1

IIT-JEE 2006

A student performs an experiment for determination of $\mathrm g\left(=\frac{4\mathrm\pi^2\mathcal l}{\mathrm T^2}\right)$. The error in length $\mathcal l$ is $\triangle\mathcal l$ and in the time T is $\triangle\mathrm T$ and n is number of times the reading is taken.The reading of g is most accurate for
A
$\begin{array}{l}\triangle\mathcal l\;\;\;\;\;\;\;\;\;\;\;\;\;\;\;\;\;\triangle\mathrm T\;\;\;\;\;\;\;\;\;\;\;\;\;\;\;\;\;\;\mathrm n\\5\;\mathrm{mm}\;\;\;\;\;\;\;\;\;\;\;\;0.2\;\sec\;\;\;\;\;\;\;\;\;\;\;\;10\end{array}$
B
$\begin{array}{l}\triangle\mathcal l\;\;\;\;\;\;\;\;\;\;\;\;\;\;\;\;\;\triangle\mathrm T\;\;\;\;\;\;\;\;\;\;\;\;\;\;\;\;\;\;\mathrm n\\5\;\mathrm{mm}\;\;\;\;\;\;\;\;\;\;\;\;0.2\;\sec\;\;\;\;\;\;\;\;\;\;\;\;20\end{array}$
C
$\begin{array}{l}\triangle\mathcal l\;\;\;\;\;\;\;\;\;\;\;\;\;\;\;\;\;\triangle\mathrm T\;\;\;\;\;\;\;\;\;\;\;\;\;\;\;\;\;\;\mathrm n\\5\;\mathrm{mm}\;\;\;\;\;\;\;\;\;\;\;\;0.1\;\sec\;\;\;\;\;\;\;\;\;\;\;\;10\end{array}$
D
$\begin{array}{l}\triangle\mathcal l\;\;\;\;\;\;\;\;\;\;\;\;\;\;\;\;\;\triangle\mathrm T\;\;\;\;\;\;\;\;\;\;\;\;\;\;\;\;\;\;\mathrm n\\1\;\mathrm{mm}\;\;\;\;\;\;\;\;\;\;\;\;0.1\;\sec\;\;\;\;\;\;\;\;\;\;\;\;50\end{array}$
2

IIT-JEE 2005 Screening

Which of the following set have different dimensions?
A
Pressure, Young's modulus, Stress
B
EMF, Potential difference, Electric potential
C
Heat, Work done, Energy
D
Dipole moment, Electric flux, Electric field
3

IIT-JEE 2004 Screening

A wire of length $l = 6 \pm 0.06$ cm and $r = 0.5 \pm 0.005$ cm and mass $m = 0.3 \pm 0.003$ gm.

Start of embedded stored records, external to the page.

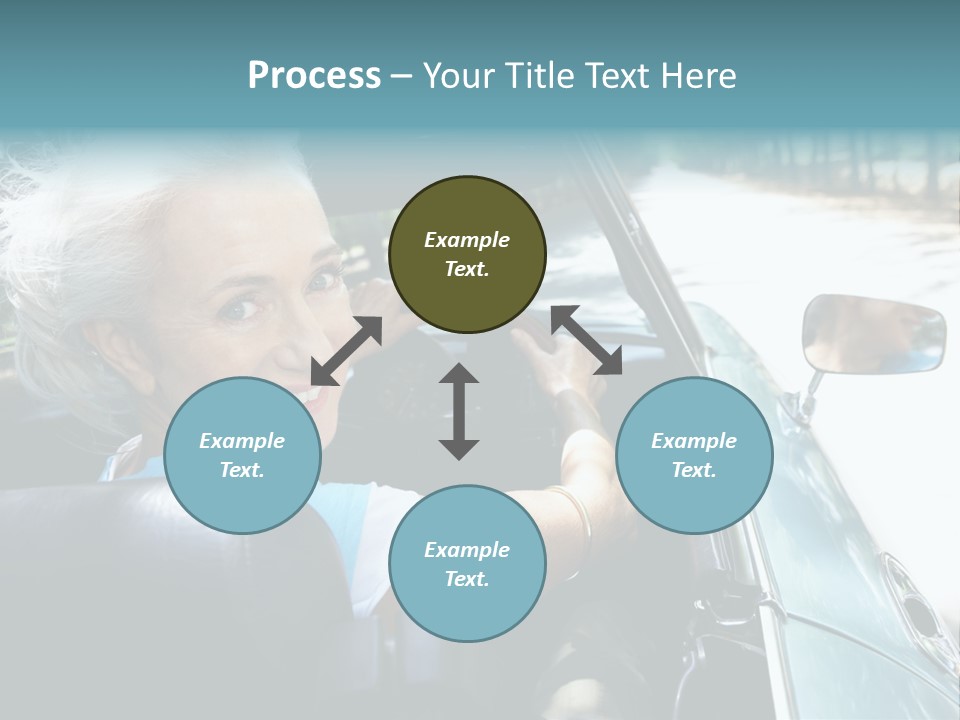 Process – Your Title Text Here

Example Text.

Example Text.

Example Text.

Example Text.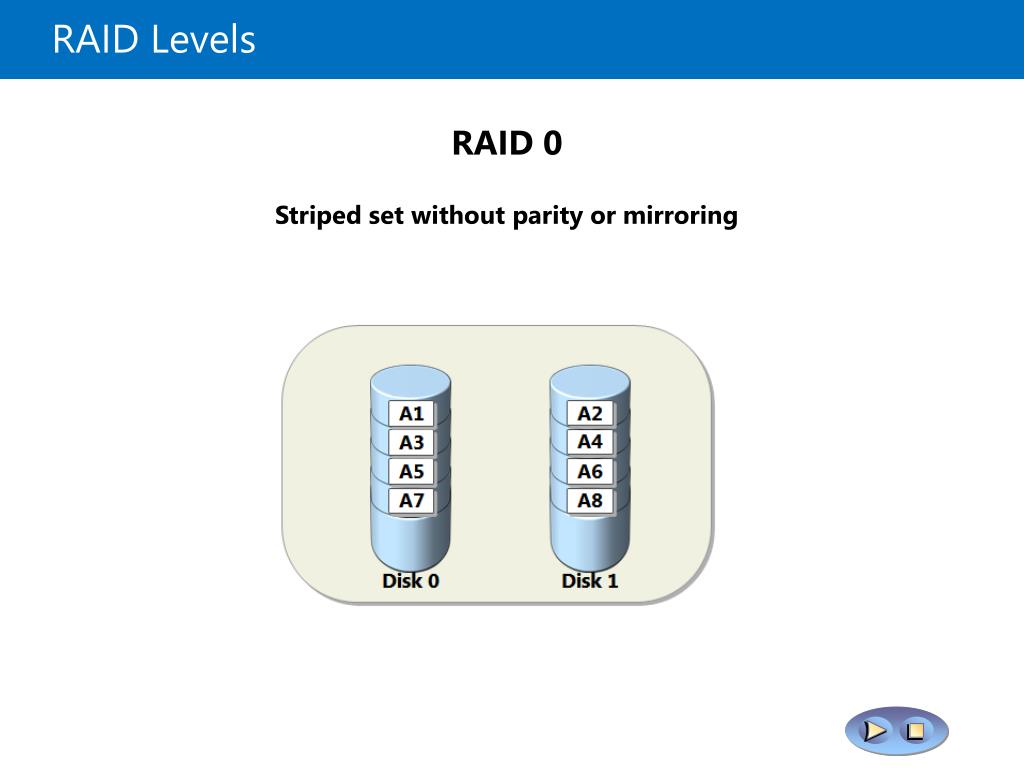 RAID Levels

RAID 0

Striped set without parity or mirroring

A1
A3
A5
A7
Disk 0

A2
A4
A6
A8
Disk 1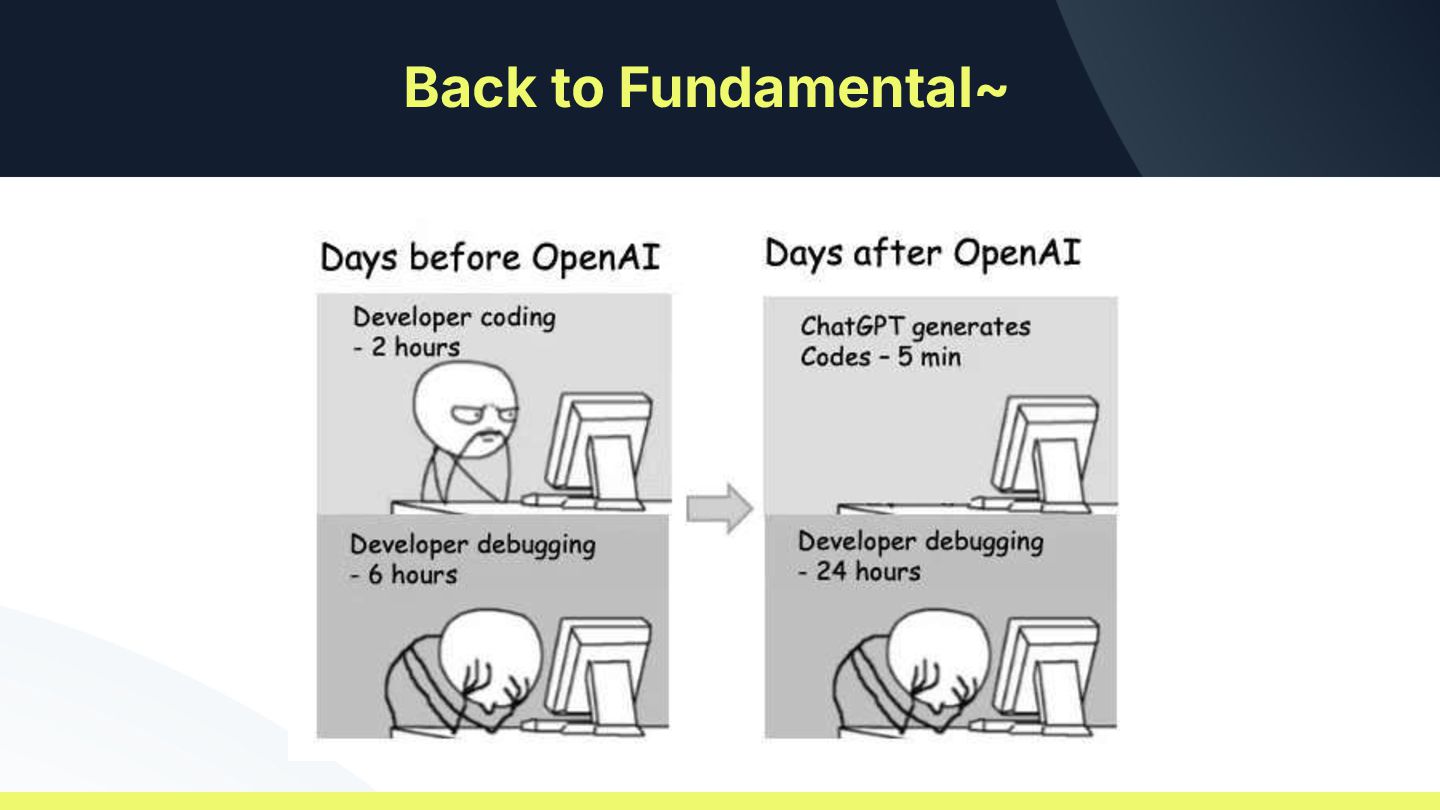 Back to Fundamental~

Days before OpenAI

Developer coding - 2 hours

Developer debugging - 6 hours

Days after OpenAI

ChatGPT generates Codes - 5 min

Developer debugging - 24 hours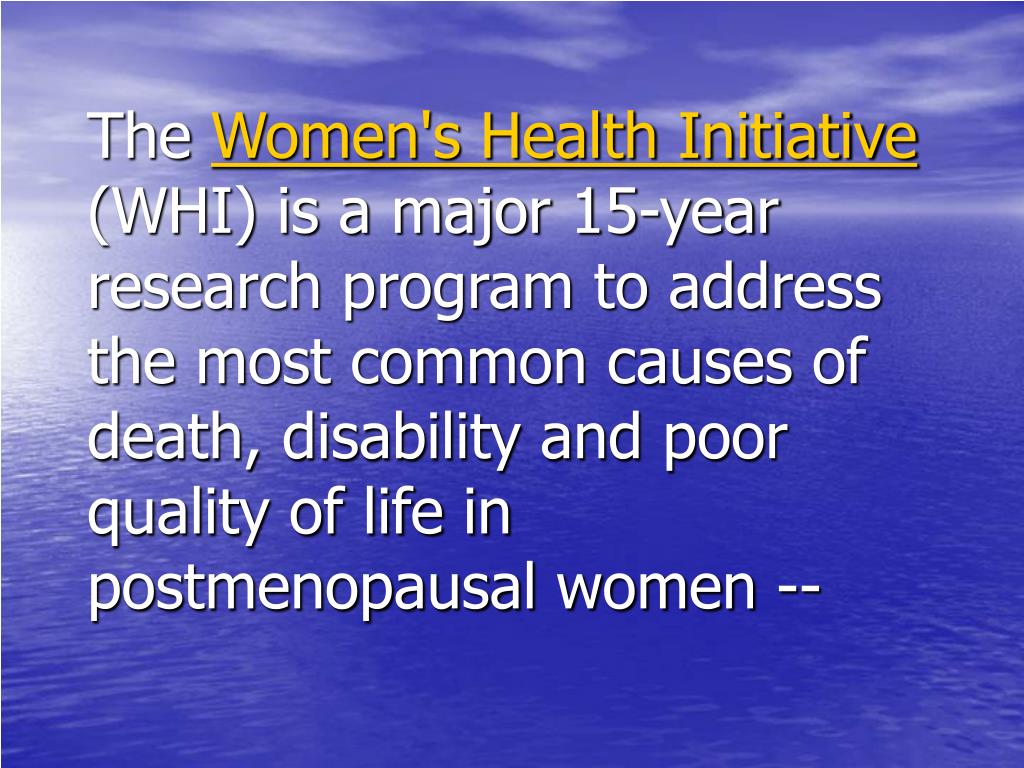 The Women's Health Initiative (WHI) is a major 15-year research program to address the most common causes of death, disability and poor quality of life in postmenopausal women --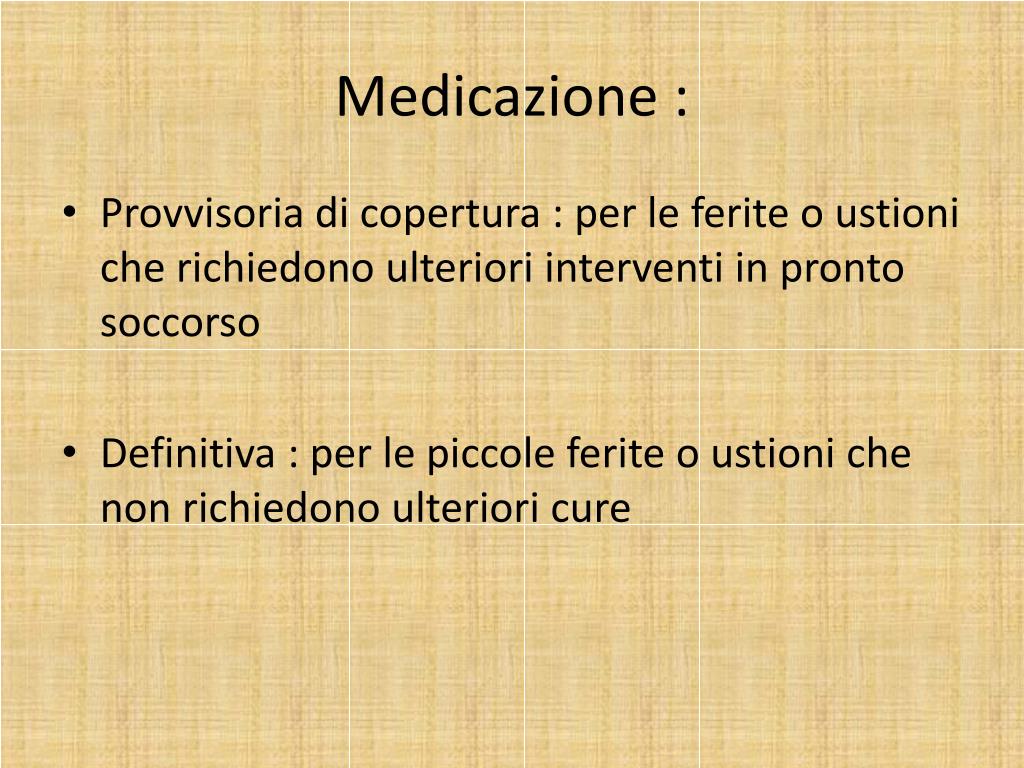 Medicazione :

• Provvisoria di copertura : per le ferite o ustioni che richiedono ulteriori interventi in pronto soccorso

• Definitiva : per le piccole ferite o ustioni che non richiedono ulteriori cure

Maximum percentage error in density is
A
4
B
2
C
1
D
6.8
4

IIT-JEE 2004 Screening

Pressure depends on distance as, $P = {\alpha \over \beta }\exp \left( { - {{\alpha z} \over {k\theta }}} \right)$, where $\alpha$, $\beta$ are constants, z in distance, k is Boltzman's constant and $\theta$ is temperature. The dimention of $\beta$ are
A
[M0L0T0]
B
[M-1L-1T-1]
C
[M0L2T0]
D
[M-1L1T2]

Explanation

The given expression is

$P = {\alpha \over \beta }\exp \left( { - {{\alpha z} \over {k\theta }}} \right)$

Now,

$[z] = [{L^1}]$

$[\theta ] = [{K^1}]$

$[k] = [{M^1}{L^2}{T^{ - 2}}{K^{ - 1}}]$

Since the terms which are raised to power in an exponential function are dimensionless, we get

$[\alpha] = \left[ {{{k\theta } \over z}} \right] = [{M^1}{L^1}{T^{ - 2}}]$

Also, $[P] =$ $\left[ {{\alpha \over \beta }} \right]$

$\Rightarrow$ $\left[ \beta \right] = \left[ {{\alpha \over P}} \right]$

$\Rightarrow$ $\left[ \beta \right] = \left[ {{{{M^1}{L^1}{T^{ - 2}}} \over {M{L^{ - 1}}{T^{ - 2}}}}} \right]$ = $[{M^0}{L^2}{T^0}]$